In 2005, the Sixth Health Report estimated the cost of joining up social care and the NHS to provide seamless free care at £1.5 billion a year, projecting forward that the cost of providing this care by 2050 would have risen to four times that cost (£6 billion a year).
When we review the cost of the pandemic as having been because we were protecting our most vulnerable, the projected cost of an entirely free of charge care system, as with the NHS, seems reasonable.
We have repeatedly been told how important the protection of the ‘most vulnerable’ is, to the extent that the cost of doing so was not even considered. It was deemed so important that we were prepared to shut down society, put people into enforced isolation, close schools and greatly damage the education of children and young adults, ignore long term health issues, and destroy businesses and jobs. Ironically the forseeable loss of life expectancy because of the cost of COVID policies may make free social care more affordable.

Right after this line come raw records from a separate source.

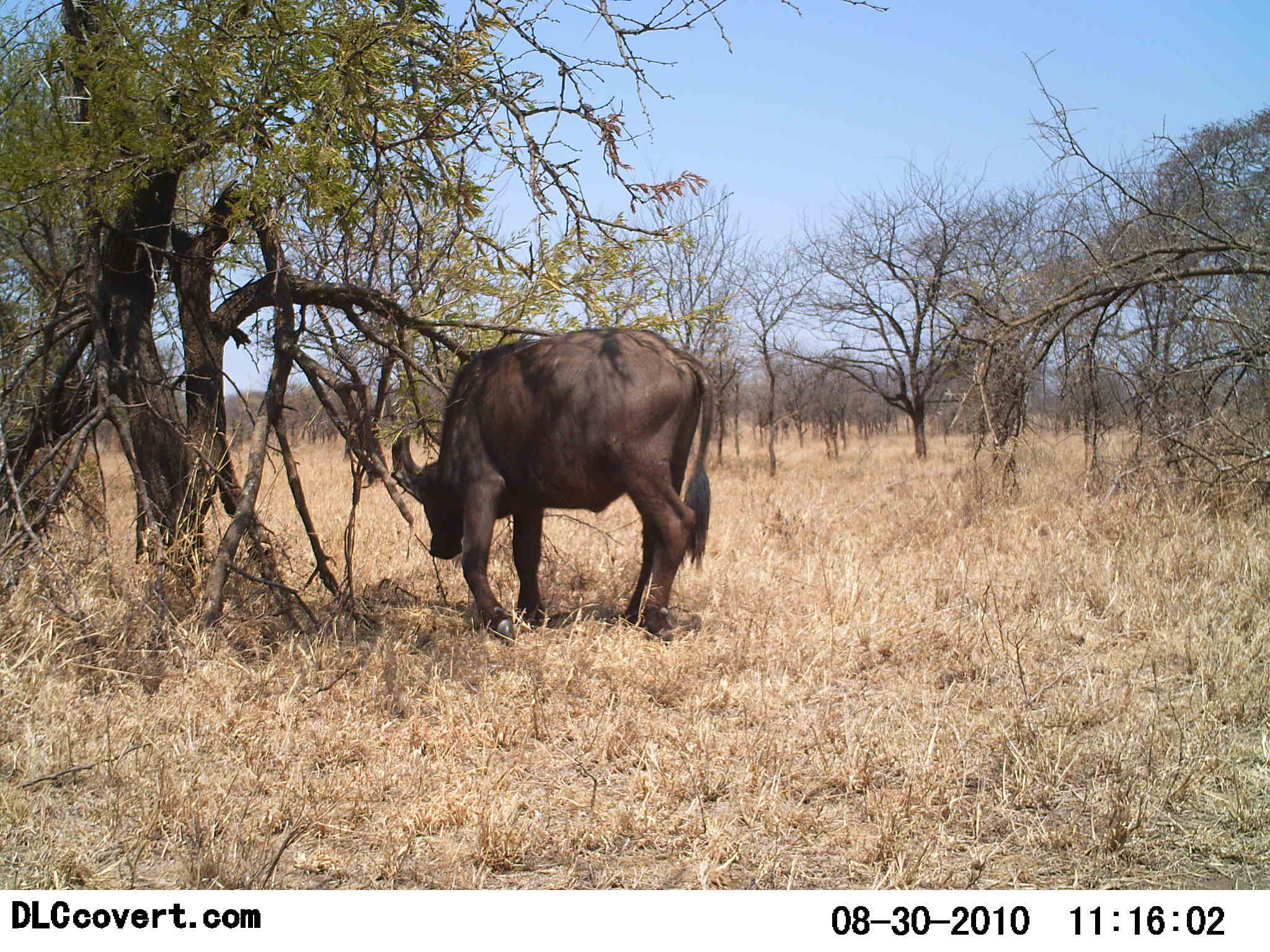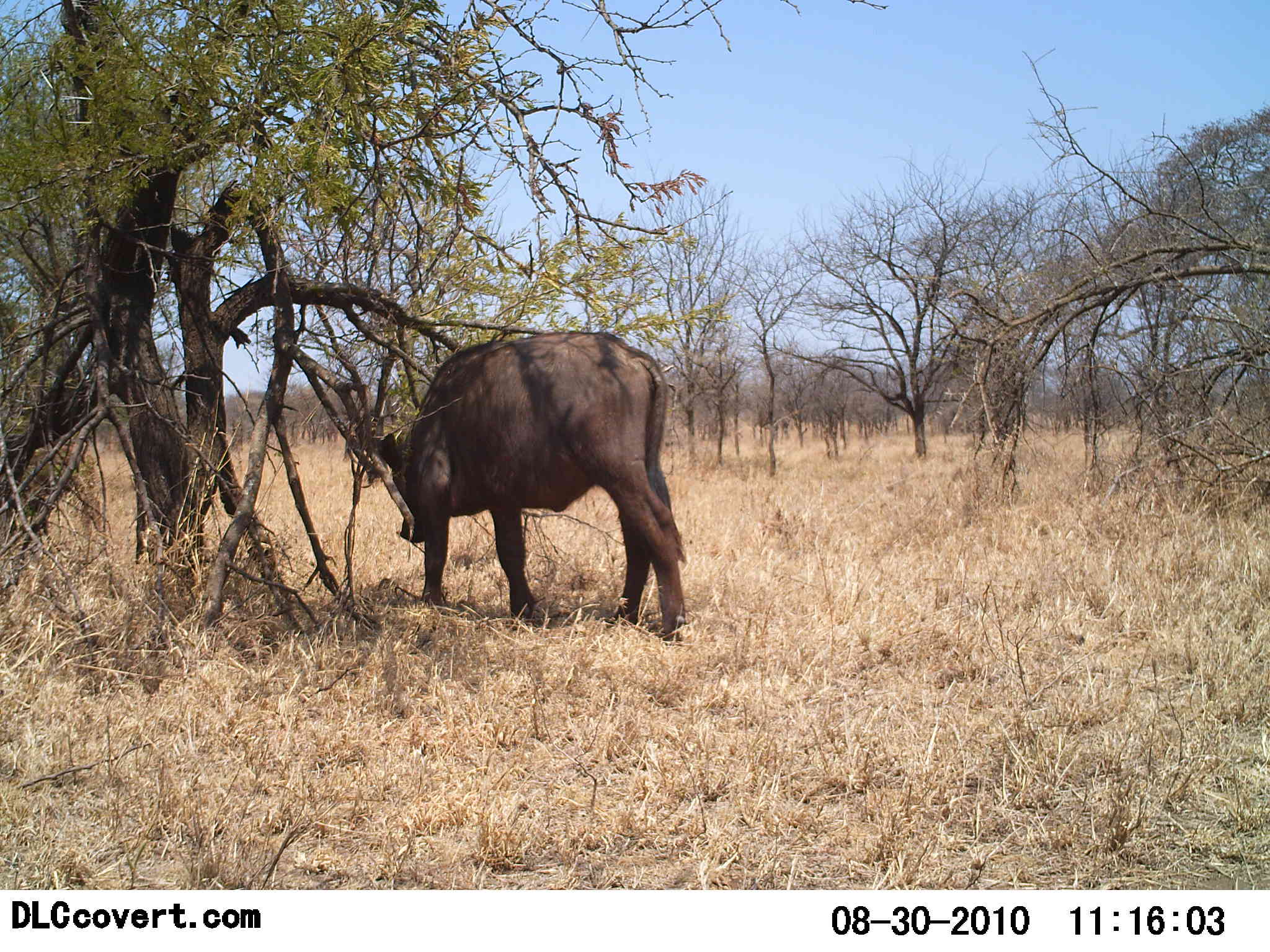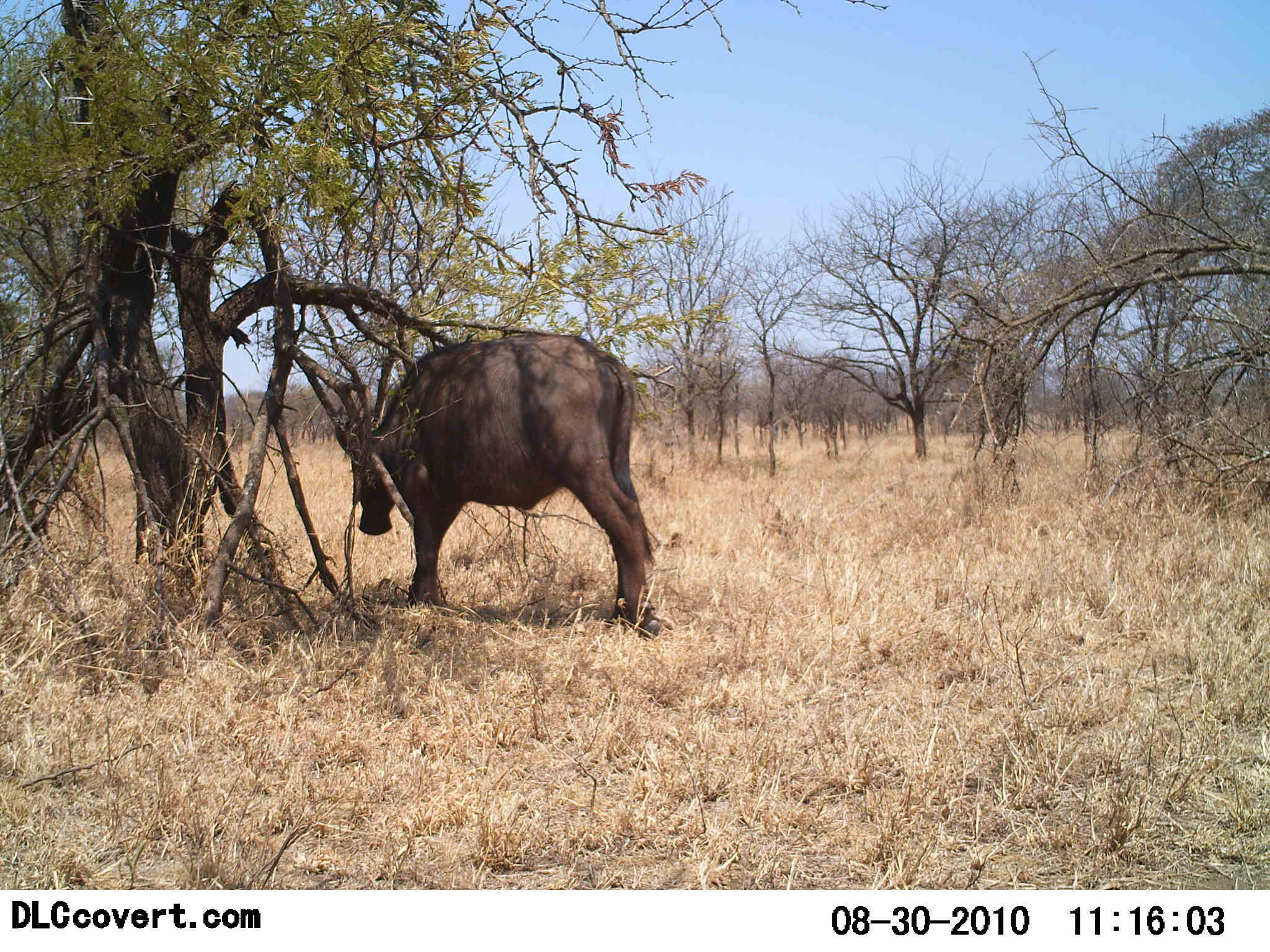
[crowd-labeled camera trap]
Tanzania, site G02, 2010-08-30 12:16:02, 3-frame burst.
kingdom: Animalia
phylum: Chordata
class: Mammalia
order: Artiodactyla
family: Bovidae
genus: Syncerus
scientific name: Syncerus caffer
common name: cape buffalo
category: buffalo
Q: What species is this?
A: Buffalo (cape buffalo) (Syncerus caffer).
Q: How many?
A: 1.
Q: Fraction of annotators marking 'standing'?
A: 0%.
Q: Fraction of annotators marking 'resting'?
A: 0%.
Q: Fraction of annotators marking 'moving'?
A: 92%.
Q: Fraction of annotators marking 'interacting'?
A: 0%.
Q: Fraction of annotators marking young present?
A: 0%.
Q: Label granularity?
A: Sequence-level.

The largest cost of providing this service will be staffing, and a stumbling block seems to be that we have an inability to perceive that carers should be paid a living wage, many work for sub living wage and Councils’ subcontracting to the cheapest providers will predetermine poor working conditions and derisory pay for this work force. The Office of National Statistics identified early on in the pandemic that there was no disproportional representation of NHS workers within COVID death numbers, but carers and other frontline key-workers were disproportionally represented in mortality figures. This again leads to disproportionate mortality figures in BAME communities who are overly represented in the care workforce.

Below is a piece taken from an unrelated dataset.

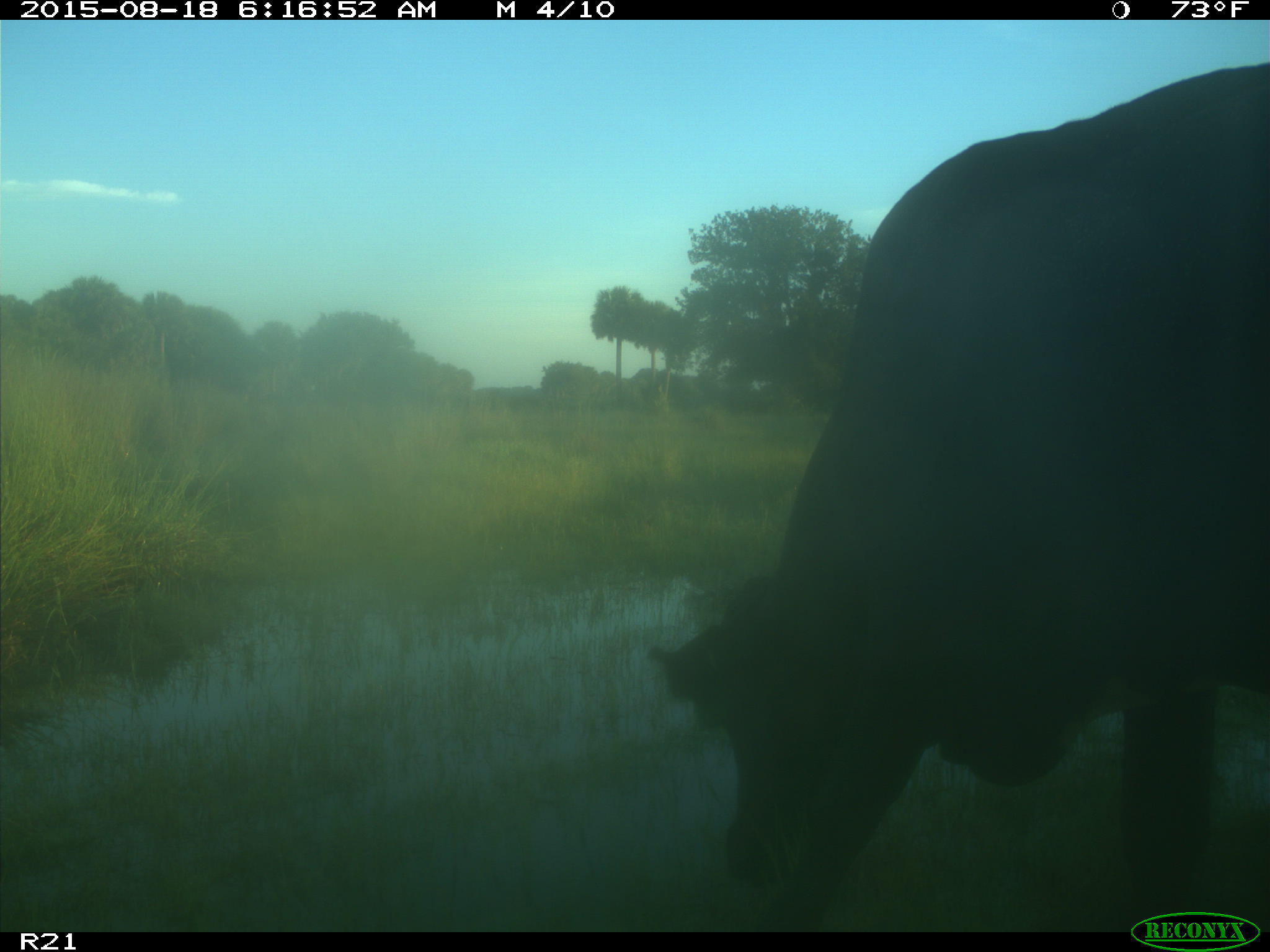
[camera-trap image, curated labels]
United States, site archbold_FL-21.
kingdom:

A key problem seems to be perception: why is it that people are so invested in the NHS, people protest for our doctors and nurses, throughout the pandemic they have been provided with care packages, respite, vouchers for discounts, yet for people working in care there is nothing – In my own example my local cafe offers free drinks for NHS workers, yet nothing to other ‘key’ workers. Particularly with care workers, they seem to be viewed as an underclass – we do not like to think about care, possibly because how we treat our most vulnerable reflects on us as people, and particularly with the level of care which we give to the most vulnerable in this country – we should be ashamed.
As a care worker, I have worked throughout the pandemic, when other services, NHS – GPs, physiotherapists, occupational health, etc etc; were ‘unable’ to attend to patients we carried on. Our – usually decent – PPE was taken away and given to the NHS, we used food preparation gloves, plastic aprons, and eventually paper facemasks – we were given one per 7-10 hour shift. On one shift I was administering CPR to a client who had suffered a seizure, my fellow carer and I were wearing plastic aprons, gloves and paper masks, then two ambulances with four paramedics arrived to take over, they were dressed in hazmat suits and wearing breathing equipment. One of the paramedics said it was amazing how we had carried on working through the pandemic and gave us the spare face masks he had on his ambulance. We carried on working throughout the pandemic, you can’t stop washing people, changing their nappies, feeding them, but the other services could. So what is essential – what is most important?
Care is holistic, why do we perceive the care someone is given in hospital as more important than that given to them either at home or in care home? Both are equally important.
The opportunity: On a patient needing to return home from hospital they are assessed by a care team and carers are put in place, because it is all under one umbrella and there are no questions about funding, carers are employed by the NHS and an appropriate care package can be put in place. Carers do not have to be paid by hours of care performed, and are paid working wages with all benefits of other NHS employees; meaning they and the work they do is properly respected.
With no issues about the funding or sourcing of care packages the system of people going home or into care facilities becomes seamless, meaning that if a pandemic should occur again, the bed blocking issue will not exist.
Repeatedly government commissions have recommended that the two services are made seamless again, and government ministers have rejected the recommendations. If we insist that the reason for the Lockdowns and handling the pandemic in the way we have is because we are so insistent on protecting the vulnerable – at any cost- we need to make this an absolute imperative.
If it is so important to take care of our most vulnerable and not let them die from COVID 19, then we should not be prepared to allow them die from neglect.